In addition, with insights from multimodal Transformer architecture design, we present a novel model, the Dual Encoder Transformer for SLG, which takes as input spoken text and glosses, computes the correlation between both inputs, and generates skeleton poses with facial landmarks and facial AUs. Previous work used either gloss or text to generate sign language or used text-to-gloss (T2G) prediction as an intermediary step Saunders et al. (2020). Our model architecture, on the other hand, allows us to capture information otherwise lost when using gloss only, and captures differences between text and gloss, which is especially useful for highlighting adjectives otherwise lost in gloss annotation. We perform several experiments using the PHOENIX14-T weather forecast dataset and show that our model performs better than baseline models using only gloss or text.

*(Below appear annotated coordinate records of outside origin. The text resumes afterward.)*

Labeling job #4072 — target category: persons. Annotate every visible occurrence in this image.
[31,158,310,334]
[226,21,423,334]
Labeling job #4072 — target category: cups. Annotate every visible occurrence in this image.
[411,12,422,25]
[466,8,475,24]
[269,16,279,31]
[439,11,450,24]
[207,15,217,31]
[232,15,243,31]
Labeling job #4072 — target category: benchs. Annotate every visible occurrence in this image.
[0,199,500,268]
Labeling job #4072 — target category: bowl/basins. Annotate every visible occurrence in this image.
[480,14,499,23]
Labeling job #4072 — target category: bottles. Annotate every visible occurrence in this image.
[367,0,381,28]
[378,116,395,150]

In summary, our main contributions are the following:

•

Novel Dual Encoder Transformer for SLG which captures information from text and gloss, as well as their relationship to generate continuous 3D sign pose sequences, facial landmarks, and facial action units.
•

Use of facial action units to ground semantic representation in sign language.

2 Background and Related Work

More than 70 million Deaf and Hard of Hearing worldwide use one of 300 existing sign languages as their primary language Kozik (2020). In this section, we explain the linguistic characteristics of sign languages, the importance of facial expressions to convey meaning, and elaborate on prior work in SLG.

2.1 Sign Language Linguistics

Sign languages are spatiotemporal languages and are articulated by using the hands, face, and other parts of the body, which need to be visible. In contrast to spoken languages which are oral-aural languages, sign languages are articulated in front of the top half of the body and around the head. No universal method such as the International Phonetic Alphabet (IPA) exists to capture the complexity of signs. Gloss annotation is often used to represent the meaning of signs in written form. Glosses do not provide any information about the execution of the sign, only about its meaning. Even more, as glosses use written languages rather than the sign language, they are a mere approximation of the sign’s meaning, representing only one possible transcription. For that reason, glosses do not always represent the full meaning of signs as shown in Figure 1.

Every sign can be broken into four manual characteristics: shape, location, movement, and orientation. Non-manual components such as mouth movements (mouthing), facial expressions, and body movements are other aspects of sign language phonology. In contrast to spoken languages, signing occurs simultaneously while vowels and consonants occur sequentially. Although the vocabulary size of ASL in dictionaries is around 15,000 Spread the Sign (2017) compared to approximately 170,000 in spoken English, the simultaneity of phonological components allows for a wide range of signs to describe slight differences of the same gloss.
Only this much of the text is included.